December 27, 2011

Funeral for N. Korean 'dear leader' set for Wednesday

Thousands of people likely will file past a glass case housing the body of North Korean leader Kim Jong Il during his funeral Wednesday to pay respects to the dictator, revered as a godlike "dear leader" by his people, an expert said.

While few details of the funeral plans have been released, Kim Jong Il's funeral likely will be modeled after that of his father, Kim Il Sung, in 1994, said Han Park, a professor at the University of Georgia's School of Public and International Affairs who is also director of the Globis Center for the Study of Global Issues.
However, Wednesday's funeral is expected to spotlight Kim Jong Un, Kim Jong Il's son and the man designated the "great successor" by the nation's Worker's Party.
Questions have been raised about Kim Jong Un's ability to take the reins of the reclusive communist nation, given his young age -- he is thought to be in his late 20s -- and relative inexperience.
"The system will try to make sure that Kim Jong Un, this young man, is a legitimate leader, so probably he will be spotlighted in the funeral procession," said Park.
While there is no official religion in North Korea, the funeral will probably touch on the Confucian tradition of ancestor worship, Park said.
The ceremony is to be followed by a memorial on Thursday.

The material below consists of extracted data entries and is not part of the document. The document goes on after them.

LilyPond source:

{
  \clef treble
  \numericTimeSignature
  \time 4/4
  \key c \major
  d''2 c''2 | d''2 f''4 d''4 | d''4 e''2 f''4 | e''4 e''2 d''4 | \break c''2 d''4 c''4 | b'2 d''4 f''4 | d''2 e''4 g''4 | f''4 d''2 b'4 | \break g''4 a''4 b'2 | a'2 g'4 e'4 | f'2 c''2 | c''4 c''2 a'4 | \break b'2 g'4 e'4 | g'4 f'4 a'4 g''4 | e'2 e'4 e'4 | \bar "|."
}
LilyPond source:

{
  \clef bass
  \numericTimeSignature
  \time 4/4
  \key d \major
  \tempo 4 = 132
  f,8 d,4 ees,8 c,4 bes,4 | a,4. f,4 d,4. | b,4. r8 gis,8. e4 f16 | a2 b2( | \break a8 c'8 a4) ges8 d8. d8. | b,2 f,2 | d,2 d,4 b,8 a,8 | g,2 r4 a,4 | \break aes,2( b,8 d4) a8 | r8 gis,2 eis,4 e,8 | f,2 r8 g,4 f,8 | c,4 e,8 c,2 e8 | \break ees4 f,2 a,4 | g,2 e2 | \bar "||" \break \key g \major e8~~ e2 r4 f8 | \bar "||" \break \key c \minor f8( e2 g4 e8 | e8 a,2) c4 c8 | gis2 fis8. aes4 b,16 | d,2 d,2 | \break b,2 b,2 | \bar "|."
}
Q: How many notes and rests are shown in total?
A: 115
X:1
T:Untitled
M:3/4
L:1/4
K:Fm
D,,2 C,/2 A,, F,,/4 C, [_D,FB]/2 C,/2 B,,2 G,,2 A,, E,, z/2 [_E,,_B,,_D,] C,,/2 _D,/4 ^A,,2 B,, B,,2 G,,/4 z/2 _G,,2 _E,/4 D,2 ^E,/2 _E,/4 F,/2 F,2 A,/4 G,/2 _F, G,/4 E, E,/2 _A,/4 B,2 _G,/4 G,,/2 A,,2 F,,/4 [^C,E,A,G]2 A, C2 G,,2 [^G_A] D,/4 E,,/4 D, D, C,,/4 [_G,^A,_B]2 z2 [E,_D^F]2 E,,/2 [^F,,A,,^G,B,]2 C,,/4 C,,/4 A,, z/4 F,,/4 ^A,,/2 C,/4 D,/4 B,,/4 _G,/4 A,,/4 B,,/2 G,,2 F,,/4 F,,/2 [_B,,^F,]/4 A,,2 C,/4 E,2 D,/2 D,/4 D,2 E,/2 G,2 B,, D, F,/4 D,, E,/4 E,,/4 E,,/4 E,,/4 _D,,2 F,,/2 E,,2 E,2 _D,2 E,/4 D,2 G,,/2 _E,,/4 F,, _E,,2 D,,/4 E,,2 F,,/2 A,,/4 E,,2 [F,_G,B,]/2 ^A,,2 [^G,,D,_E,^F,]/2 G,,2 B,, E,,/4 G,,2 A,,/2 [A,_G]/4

The state-run Korean Central News Agency said when the national memorial service is held Thursday, gun volleys will be fired in the capital, Pyongyang, as well as provincial seats.

"All the people will observe three minutes' silence and all locomotives and ships (those on voyage included) will blow whistles and those units with sirens will sound them all at once," KCNA said.
While the public "outpouring of grief" will be present at the funeral, it may not be as overwhelming as it was following the death of the elder Kim, regarded as the founder of communist North Korea, said Park, who has visited North Korea frequently and is in close contact with high-ranking officials there.
As loved as he might be among the North Korean people, "Kim Jong Il is no Kim Il Sung," said Park.
Kim Il Sung was much more charismatic, and his death was much more unexpected, he said. While Kim Il Sung was 83 to Kim Jong Il's 69, the elder Kim was thought to be in excellent health.
"Two weeks before his death, (Kim Il Sung) received Jimmy Carter," Park said, referring to the former American president. "In North Korea, no one actually anticipated or suspected the coming of his death ... Kim Jong Il, his health was failing. Everyone knew that."
The glass case to house Kim Jong Il's body was ready upon his death, he said. In Kim Il Sung's case, "it took days ... to make that arrangement preparation."

The funeral will be "a major event designed to affirm Kim Jong Un's new role at the same time that he pays respects to his father," wrote Scott Snyder, senior fellow for Korea studies and director of the program on U.S.-Korea policy for the Council on Foreign Relations. "This will also be the first opportunity to make judgments regarding his leadership style independent of his father."
Shortly after Kim Jong Il's death, the country's main state newspaper called on Kim Jong Un to "assume the supreme commandership," KCNA reported.

"The son is a blank slate," said Mike Chinoy, a former CNN correspondent who is now a senior fellow at the University of Southern California's U.S.-China Institute. "They face the challenge of building up his image and reputation faster than they might have done."
Park referred to "government by legacy" in North Korea. When Kim Jong Il succeeded his father, he also inherited much of Kim Il Sung's policies and philosophies, which have been "the backbone of policy-making," he said. Because of that, Parks said he does not expect to see drastic policy changes under Kim Jong Un.
Several upcoming events will also provide North Korea with opportunities to "reinforce the centrality of Kim Jong Un" as well as providing opportunities for external judgment on how the succession process is going, Snyder said.

Those include the New Year's address, typically a joint editorial or speech "assessing the challenges and goals for the year," he wrote. "The 2012 address may have already been written but can be scoured for deviations from the past and for evidence of possible rewriting post-Kim Jong Il's death. How the joint editorial is issued and whether Kim Jong Un might decide to personally deliver it, as well as the substance it contains, will offer some early clues to the actual role Kim Jong Un is and will be playing."
Kim Jong Un's birthday -- his first as leader -- on January 8 may also provide some clues, as well as Kim Jong Il's 70th birthday on February 16 -- still within the mourning period -- and Kim Il Sung's 100th birthday on April 15.